Mão direita de Pedro ou do paciente? Aqui, novamente, o significado espiritual
é o importante. Pode-se dizer que o “lado forte” de Pedro tomou o “lado forte”
do enfermo. Ou seja, o Apóstolo com sua fé puxou para cima a fé do homem. A
Bíblia tem muitas referências ao poder infinito da “destra de Deus”. Vale dizer que Pedro expressou o poder de Deus
conscientemente, trazendo à luz o efeito regenerativo e fortalecedor desse
poder infinito na vida e na consciência dos homens. A ação de Pedro repetiu o
método de Cristo Jesus descrito por Mary Baker Eddy, século XIX, no livro Ciência
e Saúde com a Chave das Escrituras*: “Jesus
via na Ciência o homem perfeito, que lhe aparecia ali mesmo onde o homem mortal
e pecador aparece aos mortais. Nesse homem perfeito o Salvador via a própria
semelhança de Deus, e esse modo correto de ver o homem curava os doentes”

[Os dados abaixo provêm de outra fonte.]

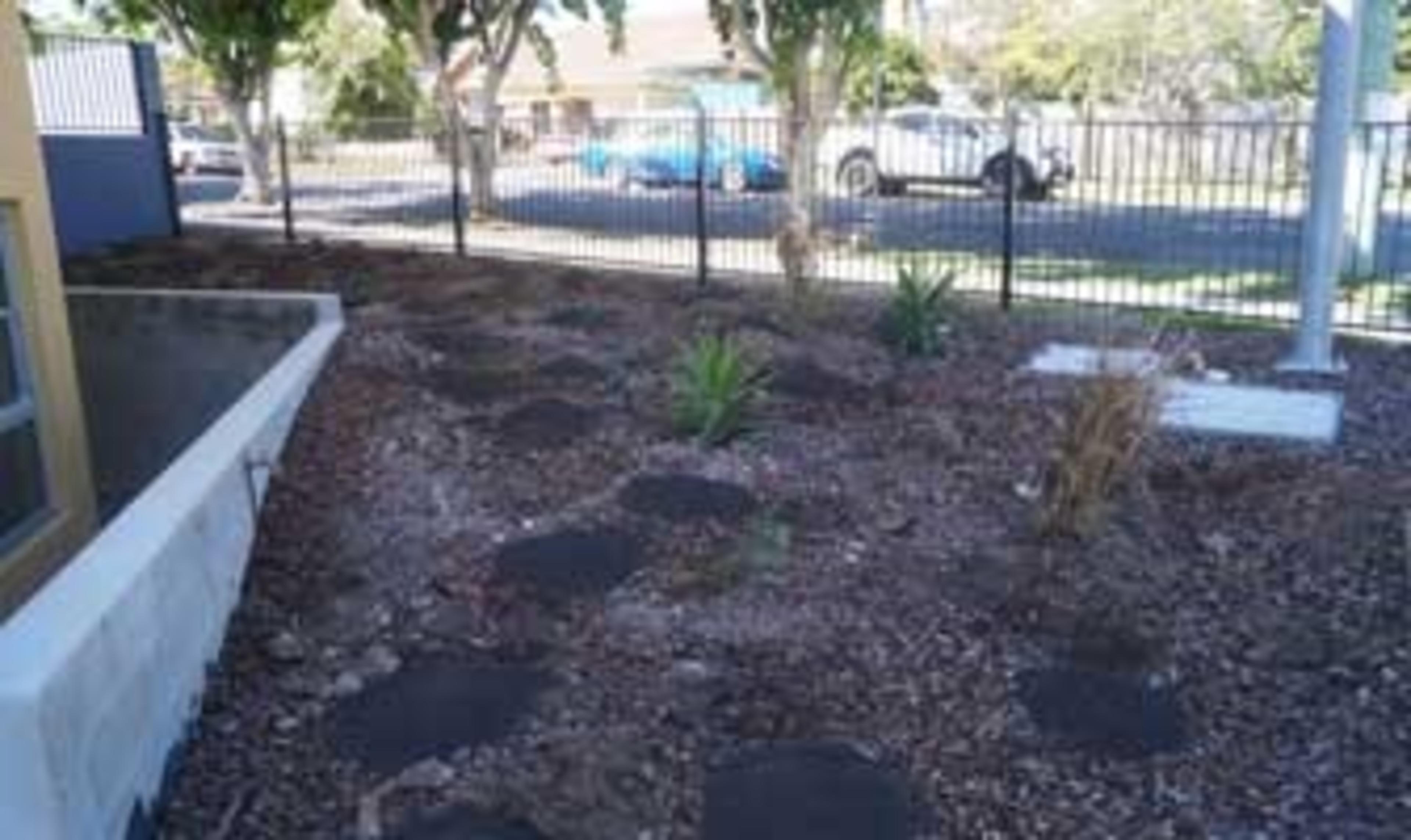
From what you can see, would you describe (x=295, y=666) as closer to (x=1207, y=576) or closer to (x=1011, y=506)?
(x=1011, y=506)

(pp. 476-7). Eu encaro essa declaração como uma regra de cura espiritual.
A parte impressionante aos olhos dos
mortais veio a seguir. Diz o relato que após Pedro tomar o homem pela mão
direita, “imediatamente seus pés e
tornozelos se firmaram; de um salto se pôs em pé, passou a andar...”. Para
alguém que nunca havia usado os pés e as pernas, poder andar era algo
indescritível.. Que sensação de liberdade! Não é de admirar
que o ex-coxo entrasse no templo “saltando
e louvando a Deus” (não a Pedro); não conseguia conter-se. Mas onde ficaram
as “leis” orgânicas que hoje afirmam categoricamente que um homem adulto coxo
de nascença precisaria, talvez, um ano ou mais de fisioterapia para poder
reforçar suficientemente os músculos e tendões a fim de sustentar um homem de pé.

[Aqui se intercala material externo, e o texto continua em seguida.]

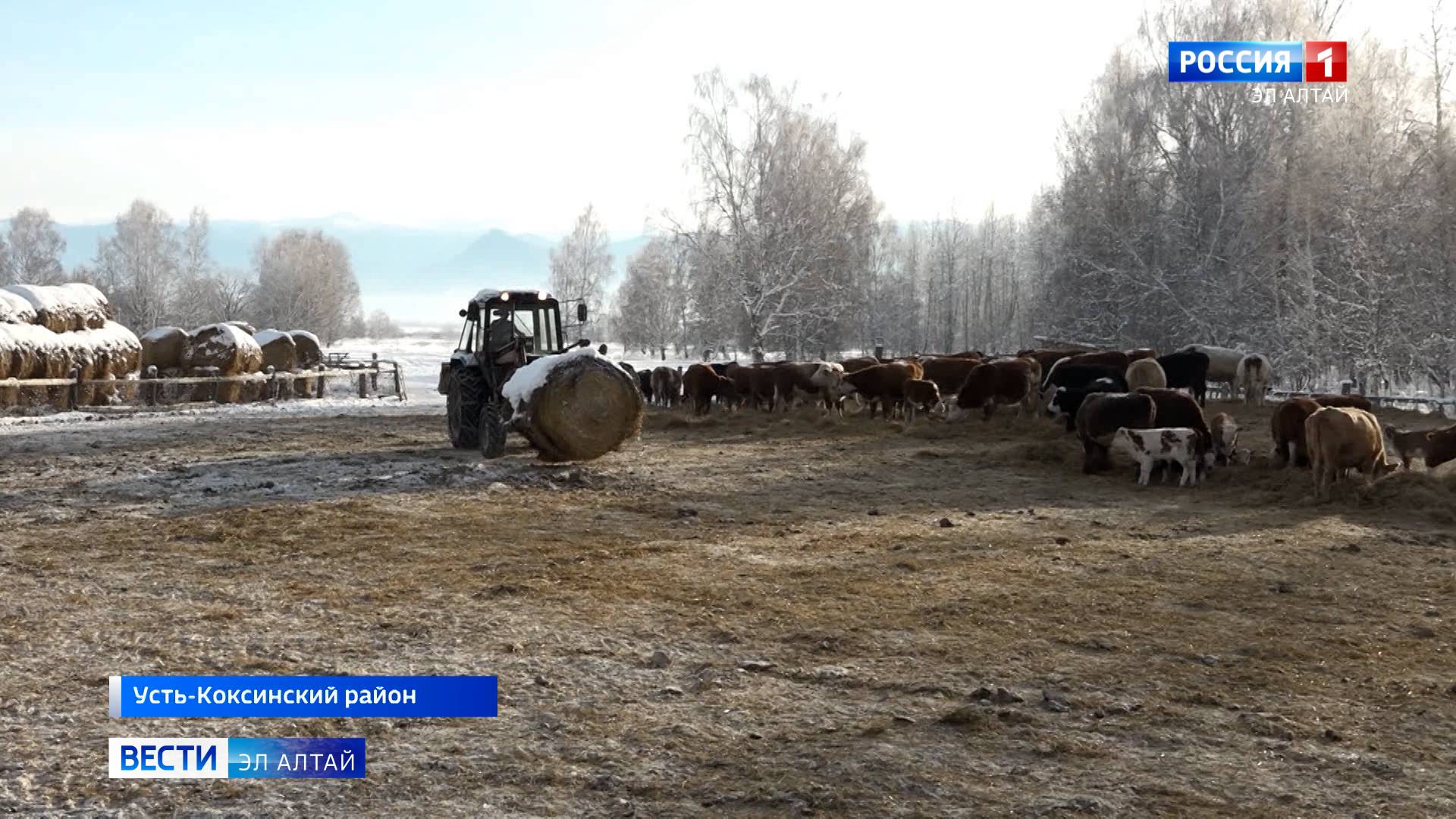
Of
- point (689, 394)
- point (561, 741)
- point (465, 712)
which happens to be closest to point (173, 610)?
point (465, 712)

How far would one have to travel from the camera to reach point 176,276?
74250 mm

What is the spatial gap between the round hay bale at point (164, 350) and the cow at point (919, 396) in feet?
67.9

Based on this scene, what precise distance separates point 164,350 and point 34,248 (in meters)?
61.7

Nem falo de andar e saltar. A cura deu-se imediatamente,
isto é, sem demora. Parece
impossível ao saber humano. No entanto, para o saber Divino, a Mente divina,
nada é impossível. Tanto que A força criadora do universo, que fez “homem e
mulher” à imagem e semelhança de Deus, portanto perfeitos e harmoniosos como o
Pai-Mãe, também mantém a criação no estado original. Se pode criar, pode manter
e regenerar! O poder para tanto reside na onipotência. “Tudo quanto Deus faz durará eternamente”, diz o sábio Salomão em
Eclesiastes (3:14). E segue: “nada se lhe
pode acrescentar e nada lhe tirar”. Isso tem lógica, pois se o que Deus
criou é bom, então por que mudar?
Diante de tal demonstração de poder
da fé na ação do Cristo, é natural a “admiração
e assombro” de que foi tomada a população. Hoje seria a mesma coisa. Não é
comum ver-se coxos ou paraplégicos saírem andando depois de alguém orar por
eles. Mas isso não quer dizer que seja impossível. O poder atuante no incidente
com Pedro e João, é exatamente o mesmo que atua hoje, pois é o poder do eterno
Deus, sempre bom e presente. Nossa tarefa é aprender a lançar mão desse
recurso, que só atua de acordo com a vontade de Deus, nunca da nossa. Não
adianta orar para o restabelecimento dos enfermos, desejando que o poder
infinito atue no sentido do resultado delineado por nós. Nossa oração deve
elevar nosso pensamento a Deus e deixar a ação aos cuidados da vontade de Deus.
Temos de deixar o Espírito agir, a Verdade corrigir o erro, o Amor divino
afastar o medo. Quando oramos o Pai-Nosso, não dizemos: “Faça-se a Tua vontade”? (Mat. 6:10). Pois sabendo que a vontade do
Pai é sempre para o bem, a saúde, a abundância, estaremos muito próximos de
vivenciá-los em nossa experiência humana.